Koskinen a succédé à Jean-Roch Boivin, qui avait détenu le record de longévité pour un chef de cabinet de premier ministre à Québec avant lui. Les deux hommes se sont rencontrés récemment et ont échangé sur leur expérience respective au poste de chef de cabinet.
Boivin, qui a été conseiller spécial de René Lévesque pendant plus d’une décennie avant de devenir son chef de cabinet en 1977, a admis qu’il était « en maudit » lorsque La Presse lui a annoncé que Koskinen avait battu son record.
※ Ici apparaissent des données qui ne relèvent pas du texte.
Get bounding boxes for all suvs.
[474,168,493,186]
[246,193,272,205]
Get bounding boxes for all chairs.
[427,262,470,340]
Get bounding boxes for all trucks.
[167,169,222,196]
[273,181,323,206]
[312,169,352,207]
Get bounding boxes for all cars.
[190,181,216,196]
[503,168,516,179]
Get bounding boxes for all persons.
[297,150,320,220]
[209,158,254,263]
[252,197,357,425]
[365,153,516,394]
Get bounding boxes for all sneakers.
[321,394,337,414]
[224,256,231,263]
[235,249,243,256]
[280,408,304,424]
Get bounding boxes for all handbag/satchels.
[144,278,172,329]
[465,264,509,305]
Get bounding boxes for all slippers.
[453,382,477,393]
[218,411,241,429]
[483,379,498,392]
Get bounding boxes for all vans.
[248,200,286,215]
Cependant, il a rapidement ajouté qu’il n’avait pas prêté attention à ce détail.
Koskinen, quant à lui, a déclaré se sentir plus détendu depuis qu’il a quitté ses fonctions. Il a comparé le poids de sa charge précédente à un « sac de pierres » sur ses épaules. Il a également mentionné avoir moins de problèmes insolubles dont il est responsable maintenant.
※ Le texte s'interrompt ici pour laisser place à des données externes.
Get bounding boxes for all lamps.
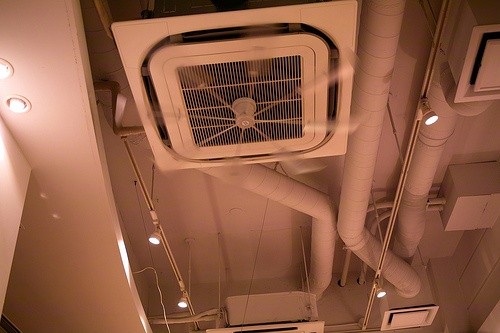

Les deux hommes ont également discuté de leur expérience en tant que chefs de cabinet pour des premiers ministres qui ont fondé de nouveaux partis politiques. Boivin a travaillé avec René Lévesque, tandis que Koskinen a été chef de cabinet pour François Legault lors de la création de la Coalition avenir Québec (CAQ).
Malgré les similitudes entre leurs expériences, Boivin et Koskinen ont tous deux souligné que le contexte politique était différent à leur époque respective. Boivin a également précisé qu’il avait toujours considéré René Lévesque comme son idole, tandis que Koskinen a déclaré que François Legault était son mentor depuis plus de 25 ans.
En quittant ses fonctions, Koskinen laisse derrière lui un gouvernement qui fait face à plusieurs défis, notamment la réforme de la santé et les relations avec les médecins. Il est intéressant de noter que l’un des épisodes marquants de ce dossier a été une sortie en règle contre le ministre Christian Dubé par l’ancien premier ministre Lucien Bouchard, qui était le négociateur en chef des médecins spécialistes.
En conclusion, le départ de Martin Koskinen marque la fin d’une ère pour le gouvernement caquiste. Les deux chefs de cabinet ont partagé leur expérience respective et ont souligné les similitudes entre leurs parcours, mais aussi les différences entre les contextes politiques dans lesquels ils ont travaillé. Le lecteur est invité à réfléchir sur l’importance du rôle de chef de cabinet dans la politique québécoise et sur les défis auxquels fait face le gouvernement actuel.